## Data to examine:
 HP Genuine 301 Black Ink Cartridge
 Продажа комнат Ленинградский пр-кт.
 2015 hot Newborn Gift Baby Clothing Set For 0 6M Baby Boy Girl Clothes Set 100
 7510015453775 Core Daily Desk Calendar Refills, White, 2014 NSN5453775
--
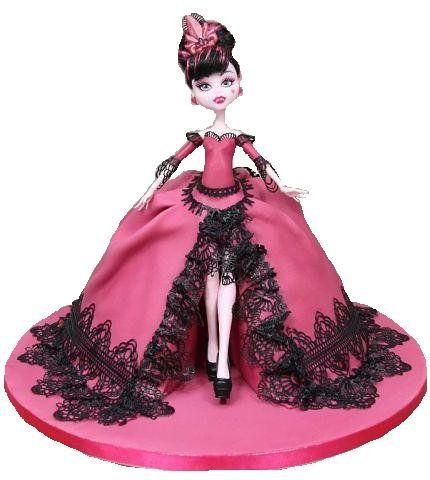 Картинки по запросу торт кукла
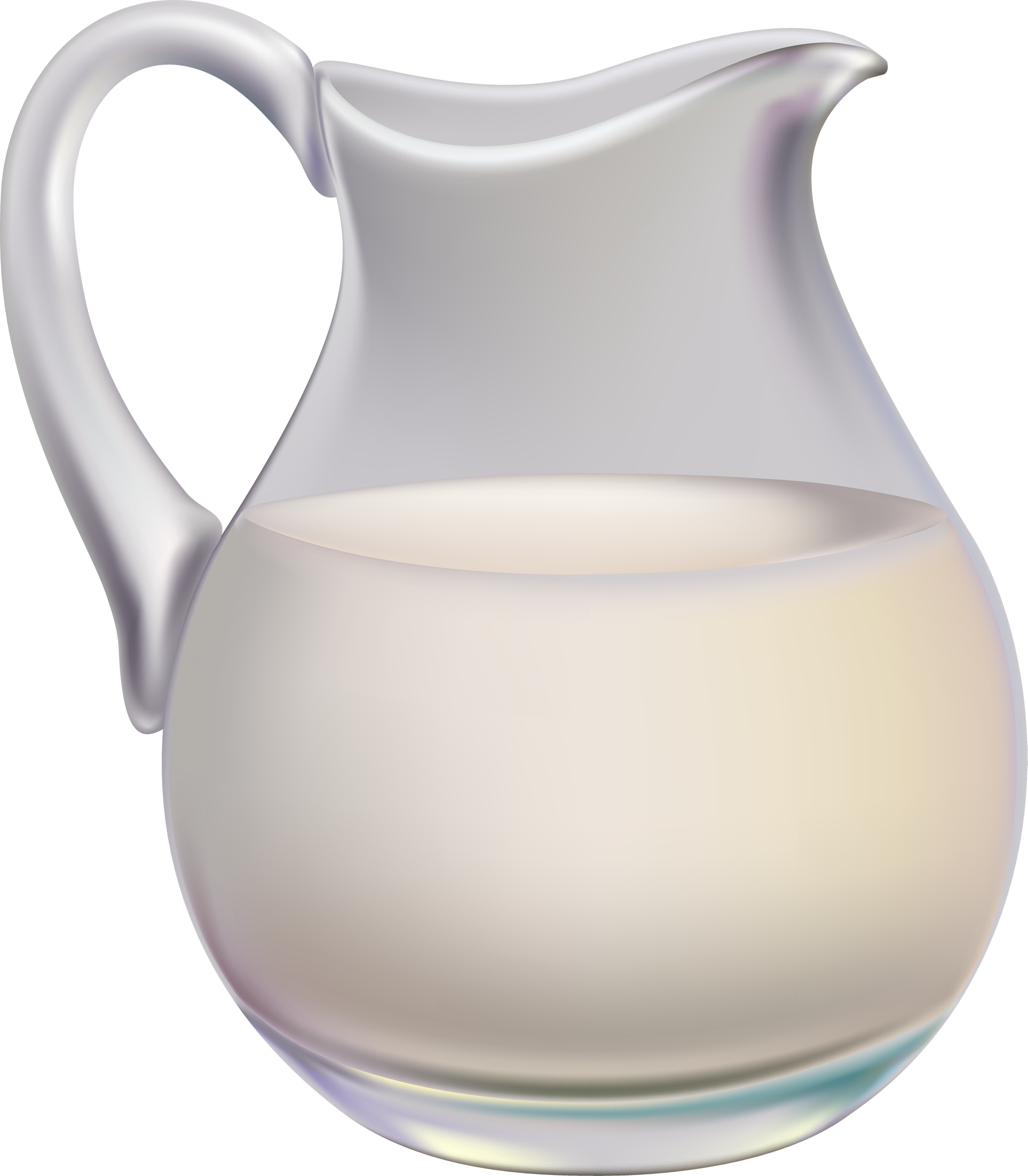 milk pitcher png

## Exercise prompt:
Wherever the line holding "HP Genuine 301 Black Ink Cartridge" falls in the entries above, copy exactly from it through the line holding "7510015453775 Core Daily", inclusive, and add nothing.

## Completed exercise:
 HP Genuine 301 Black Ink Cartridge
 Продажа комнат Ленинградский пр-кт.
 2015 hot Newborn Gift Baby Clothing Set For 0 6M Baby Boy Girl Clothes Set 100
 7510015453775 Core Daily Desk Calendar Refills, White, 2014 NSN5453775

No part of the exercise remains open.